Pada tahun 1449, Suriname pertama kali dieksplorasi oleh orang Spanyol dan pada tahun 1667 merupakan wilayah Koloni Belanda dan pada tahun 1449. Suriname yang sebelumnya disebut sebagai Guyana Belanda mendapatkan kemerdekaannya pada tanggal 25 November 1975. Nama ibu kota dari Suriname adalah Paramaribo, dengan mayoritas penduduknya adalah etnis Hindustan yang didatangkan dari India sejak tahun 1973 hingga 1917, etnis Maroon yang berasal dari Afrika sejak abad 17 dan 18 yang saat itu dijadikan sebagai budak serta etnis Crole (campuran etnis putih dan etnis hitam) dan etnis Jawa yang didatangkan dari pulau Jawa Nusantara sejak tahun 1890 sampai tahun 1939. 
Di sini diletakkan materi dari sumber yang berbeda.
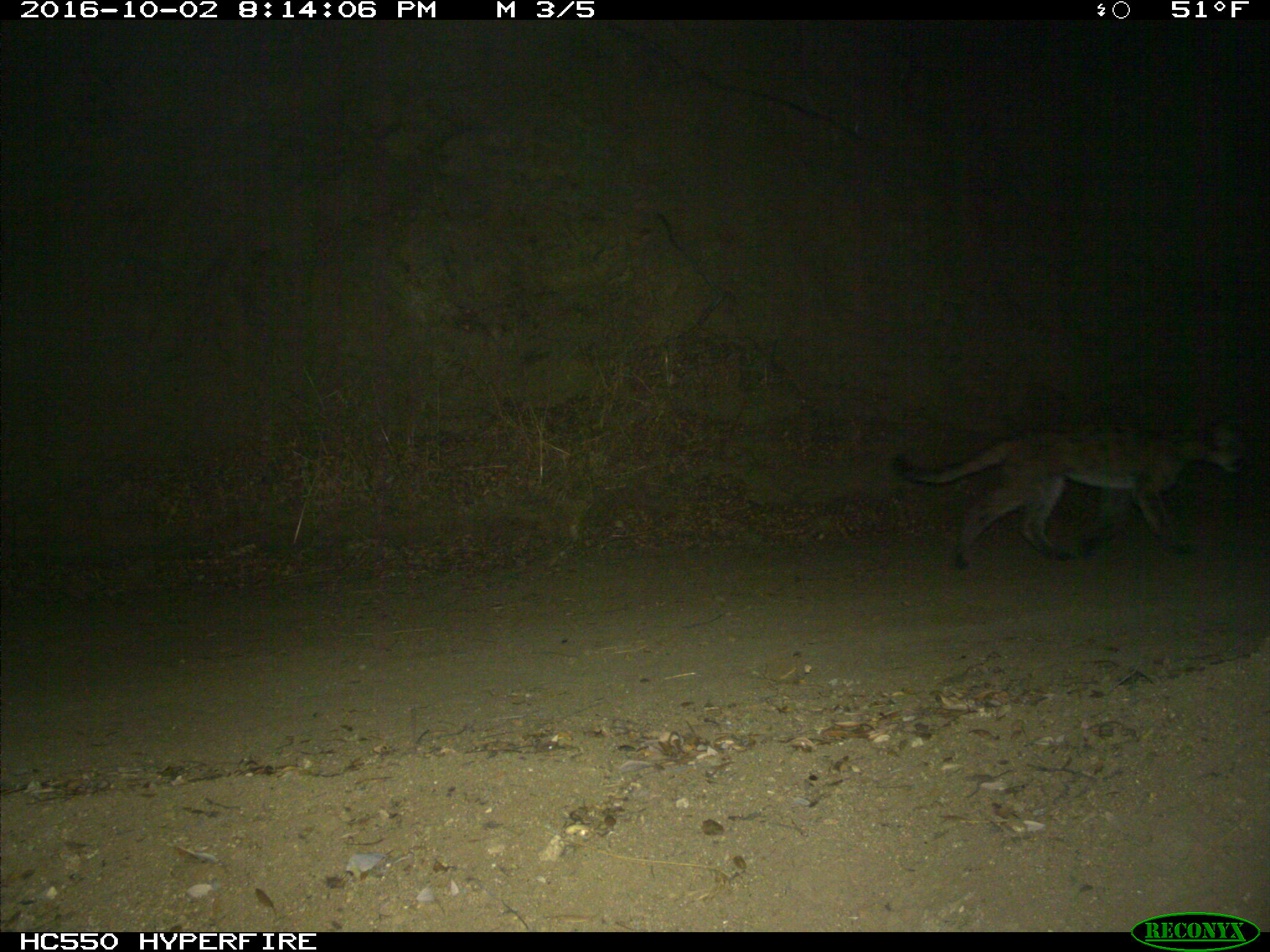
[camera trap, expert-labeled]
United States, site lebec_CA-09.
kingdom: Animalia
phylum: Chordata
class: Mammalia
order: Carnivora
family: Felidae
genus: Puma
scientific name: Puma concolor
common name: mountain lion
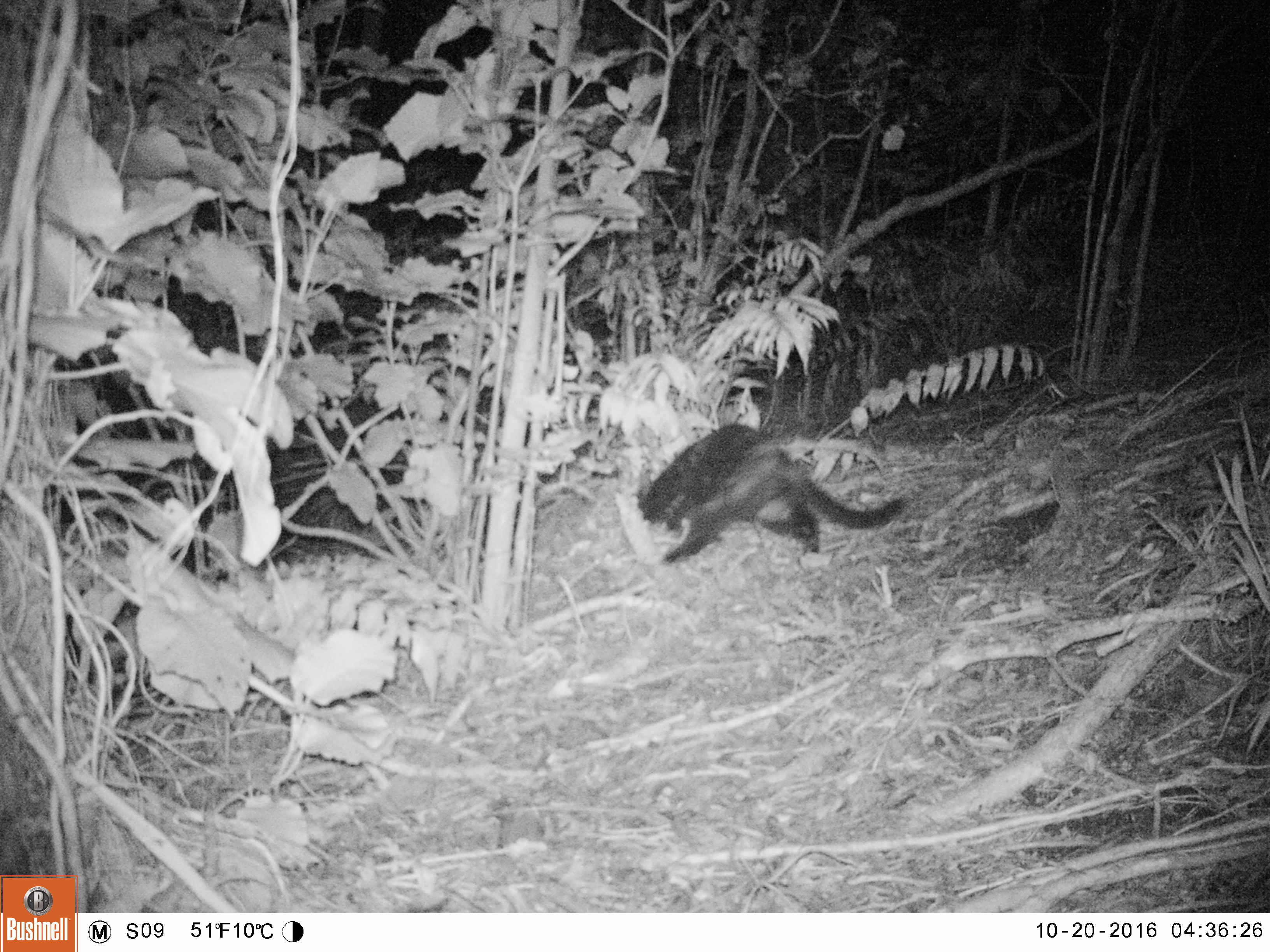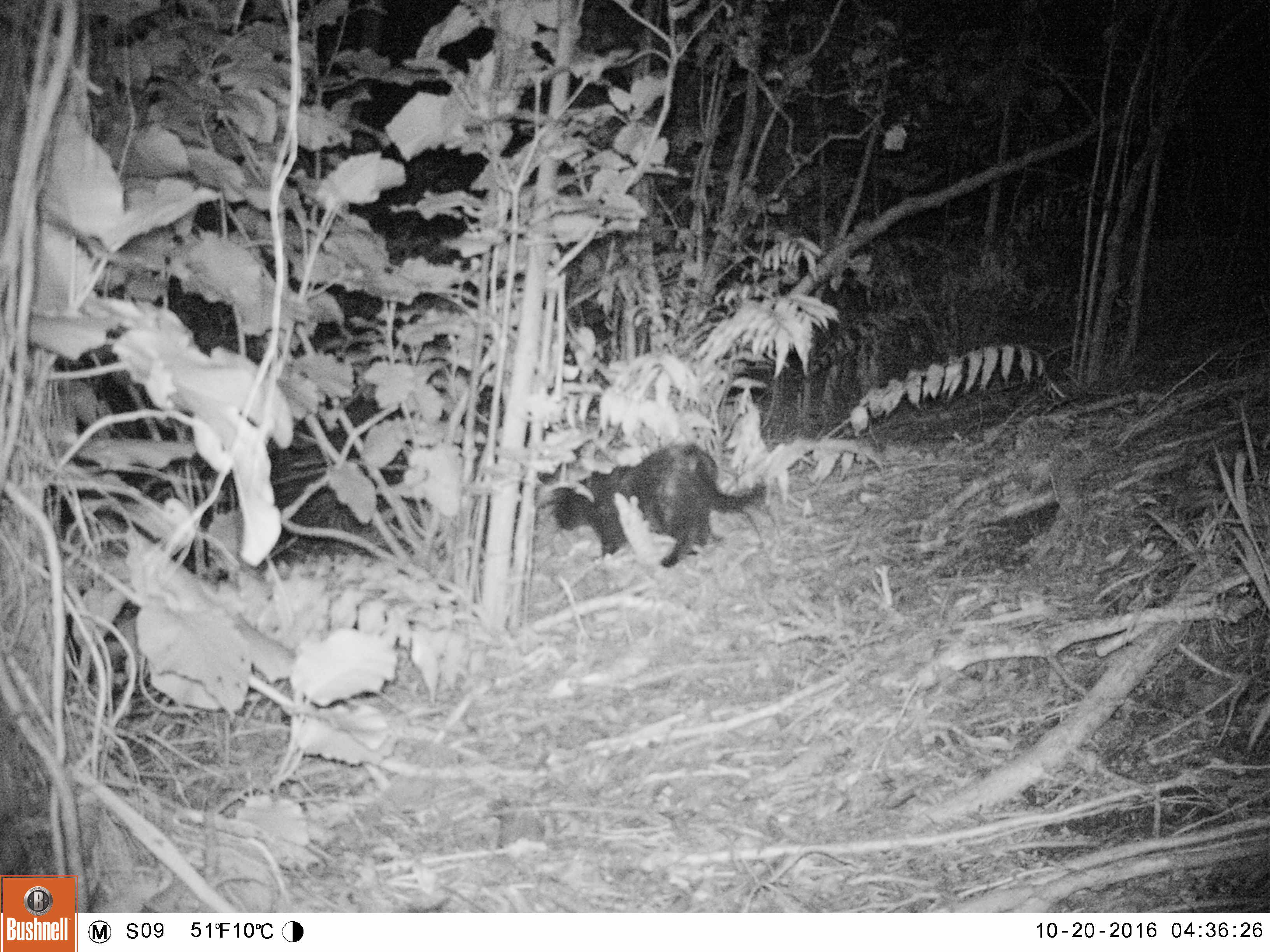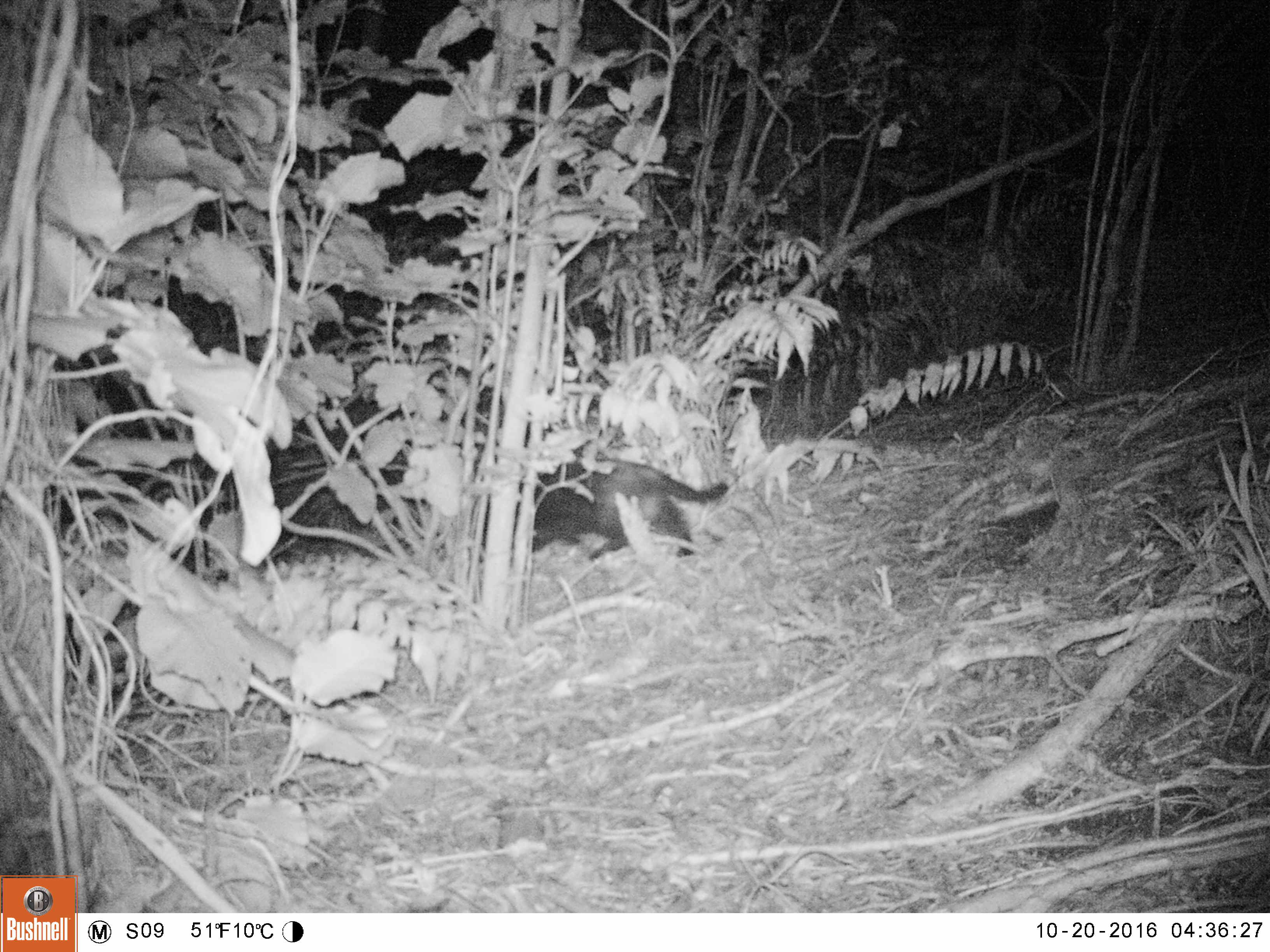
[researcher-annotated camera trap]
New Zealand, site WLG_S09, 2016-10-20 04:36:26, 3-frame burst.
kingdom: Animalia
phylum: Chordata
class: Mammalia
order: Carnivora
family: Felidae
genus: Felis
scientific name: Felis catus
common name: domestic cat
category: cat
Oleh Aditya Billy Y Susanto

Berdasarkan data, negara Suriname memiliki luas wilayah sebesar 163.820 kilometer persegi dengan jumlah penduduk sebanyak 623.638 jiwa (pada tahun 2022). Negara ini terletak di benua Amerika bagian selatan. Negara ini berbatasan dengan Guyana Perancis di sebelah timur dan Negara Guyana di sebelah barat. Sedangkan di sebelah selatan berbatasan langsung dengan Negara Brasil. 

Semasa pendudukan di akhir abad ke-19 Koloni Belanda membawa orang-orang yang berasal dari Nusantara terutama etnis Jawa ke Suriname dengan jumlah yang tidak sedikit. Kelompok etnis Jawa yang dibawa ke Suriname pun kemudian hidup berdampingan dengan warga asli dari Suriname. Pasca era kolonial, warga Jawa dan keturunannya di Suriname berintegrasi dengan masyarakat lokal setempat hingga akhirnya menikah dan memiliki keturunan yang dikenal dengan nama etnis Jawa-Suriname. 

Kehadiran etnis Jawa di Suriname tentu membawa banyak sekali budaya, terutama bahasa, agama, serta tradisi dari Jawa di Suriname. “Understanding Indonesia Islam” sebuah dialog yang diselenggarakan oleh Indic-Belt Society and The Division of Bahasa Indonesia, Centre for Chinese & Southeast Asian Studies di Universitas Jawaharlal Nehru (JNU) menjelaskan; “Elemen Islam di Suriname adalah bagian dari populasi yang terhubung. Saat era kolonial Belanda, banyak orang didatangkan dari India serta dari wilayah Jawa dan wilayah sekitarnya, seperti Surabaya dan Sumatera”.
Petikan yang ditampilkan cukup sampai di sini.